大学入試国語、問題文の著者本人が自ら解いて気づいた「読解力」の本質

コツも教えちゃいます
堀井 憲一郎 プロフィール

もともと現代文問題が得意で、その解答するためのスイッチが入ったとたん、私の頭は「この問題を作成した人の意識」にロックオンするばかりである。この文章を書いた人(私です)のことなど考えもしない。自分の身体の奥まで刻まれた“現代文を解くマシーンぶり”にも驚くが(40年近く使ってなかったが、スイッチを入れたら突然、作動した)、でもそういうことである。

著者の考えは「遠い風景」である。

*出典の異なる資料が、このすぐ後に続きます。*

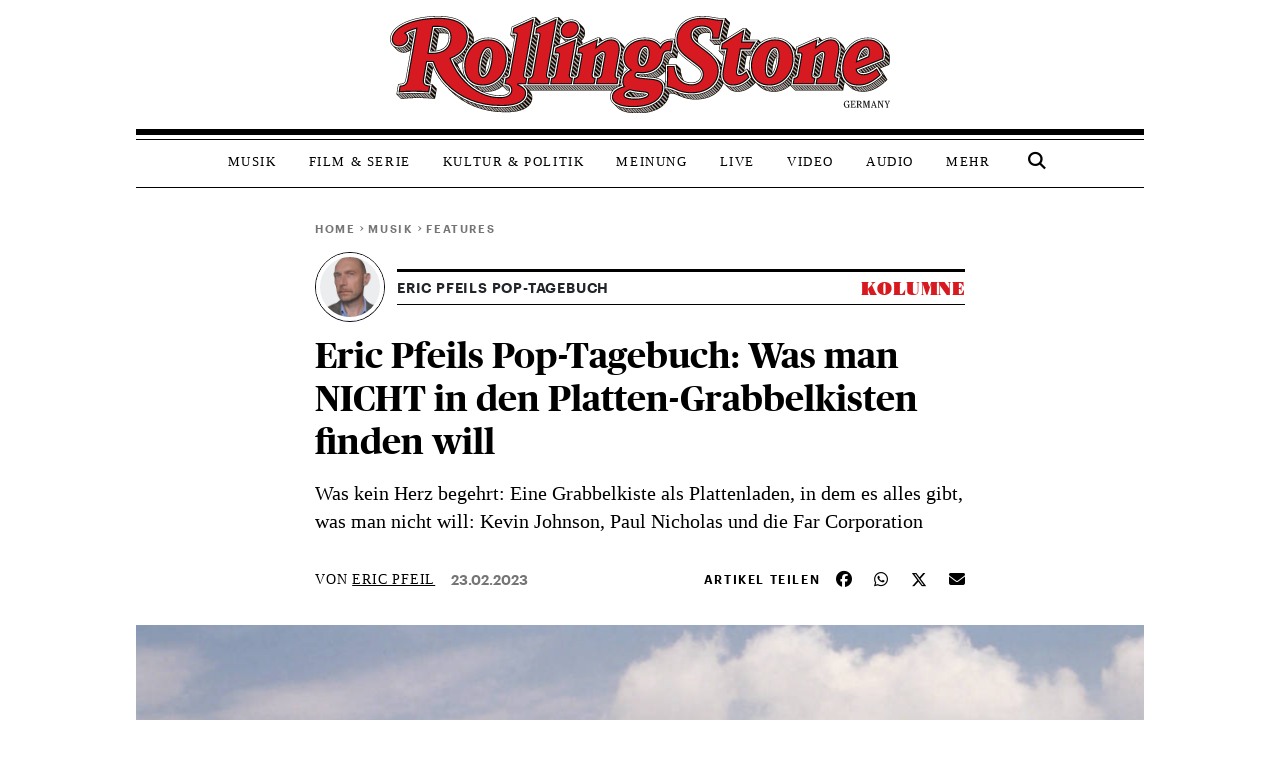

--- FILE ---
content_type: application/x-javascript;charset=utf-8
request_url: https://as.rollingstone.de/id?d_visid_ver=5.4.0&d_fieldgroup=A&mcorgid=B21B678254F601E20A4C98A5%40AdobeOrg&mid=52477620828193120098423616167458597734&d_coppa=true&ts=1768916677427
body_size: -39
content:
{"mid":"52477620828193120098423616167458597734"}

--- FILE ---
content_type: image/svg+xml
request_url: https://www.rollingstone.de/wp-content/plugins/ms-wppl-embed-consent/assets/images/youtube.svg
body_size: 479
content:
<svg width="304" height="172" viewBox="0 0 304 172" fill="none" xmlns="http://www.w3.org/2000/svg">
<rect x="0.5" y="0.5" width="303" height="171" rx="7.5" fill="white" stroke="#E9ECEF"/>
<rect x="143.2" y="75" width="19.8" height="19.8" fill="white"/>
<path fill-rule="evenodd" clip-rule="evenodd" d="M175.76 71.0399C177.52 72.5799 177.96 76.3199 177.96 76.3199C177.96 76.3199 178.4 80.7199 178.4 84.8999V88.8599C178.4 93.2599 177.96 97.4399 177.96 97.4399C177.96 97.4399 177.3 101.18 175.76 102.72C174.094 104.386 172.273 104.65 171.082 104.823C170.857 104.856 170.655 104.885 170.48 104.92C163 105.36 152 105.36 152 105.36C152 105.36 138.14 105.36 133.96 104.92C133.749 104.878 133.481 104.852 133.172 104.822C131.871 104.695 129.84 104.498 128.24 102.72C126.48 101.18 126.04 97.4399 126.04 97.4399C126.04 97.4399 125.6 93.0399 125.6 88.8599V84.8999C125.6 80.7199 126.04 76.3199 126.04 76.3199C126.04 76.3199 126.7 72.5799 128.24 71.0399C129.906 69.3743 131.727 69.1098 132.918 68.9369C133.143 68.9042 133.345 68.8748 133.52 68.8399C141 68.3999 152 68.3999 152 68.3999C152 68.3999 163 68.3999 170.48 68.8399C171.58 68.8399 173.78 68.8399 175.76 71.0399ZM146.5 79.1798V93.9198L160.8 86.6598L146.5 79.1798Z" fill="#CED4DA"/>
<mask id="mask0" mask-type="alpha" maskUnits="userSpaceOnUse" x="125" y="68" width="54" height="38">
<path fill-rule="evenodd" clip-rule="evenodd" d="M175.76 71.0399C177.52 72.5799 177.96 76.3199 177.96 76.3199C177.96 76.3199 178.4 80.7199 178.4 84.8999V88.8599C178.4 93.2599 177.96 97.4399 177.96 97.4399C177.96 97.4399 177.3 101.18 175.76 102.72C174.094 104.386 172.273 104.65 171.082 104.823C170.857 104.856 170.655 104.885 170.48 104.92C163 105.36 152 105.36 152 105.36C152 105.36 138.14 105.36 133.96 104.92C133.749 104.878 133.481 104.852 133.172 104.822C131.871 104.695 129.84 104.498 128.24 102.72C126.48 101.18 126.04 97.4399 126.04 97.4399C126.04 97.4399 125.6 93.0399 125.6 88.8599V84.8999C125.6 80.7199 126.04 76.3199 126.04 76.3199C126.04 76.3199 126.7 72.5799 128.24 71.0399C129.906 69.3743 131.727 69.1098 132.918 68.9369C133.143 68.9042 133.345 68.8748 133.52 68.8399C141 68.3999 152 68.3999 152 68.3999C152 68.3999 163 68.3999 170.48 68.8399C171.58 68.8399 173.78 68.8399 175.76 71.0399ZM146.5 79.1798V93.9198L160.8 86.6598L146.5 79.1798Z" fill="white"/>
</mask>
<g mask="url(#mask0)">
</g>
</svg>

遠いところに置いてある「ばかでかい絵」を描いた人と考えてもいい。

遠くに絵があって、それより近い場所に出題者がいて、その風景を(ばかでかい絵画を)勝手に切り取って、その一部分だけを見せる。出題者は意図をもって切り取り、一部分しか見せてくれない。

そして「何が見えますか」と聞いてくるのだ。

これが読解問題である。

〔PHOTO〕iStock
 

もともとの遠い風景(ばかでかい絵画)を描いた人のことも意識しないわけではないが、大事なのはその中間に立って「風景(絵)を切り取ってる人」であり、その切り取りの意図である。そっちをまず強く意識しないといけない。

そして、それを意識できるようになって以降、私は現代文(読解問題)で間違えたことはほぼなかった。自分でいうのも何だけど、極意を会得した剣豪みたいに解けた。まあほんとに剣豪時代くらい昔の話ですけど。

受験生のときは、そういう言語化はせず、水に入ったらすっと泳ぎ出すように、自転車にまたがるとすぐ漕げるように、問題文を見たらやることが自然にわかって、頭がそう動いていた。頭脳を使ってるとはいえ、身体的な能力である。だから40年経っても作動する。受験生の態度に戻ったら「身体が勝手に動いた」のだ。この場合の身体は脳ですけど、でも筋肉みたいなものだなあ、と感じる。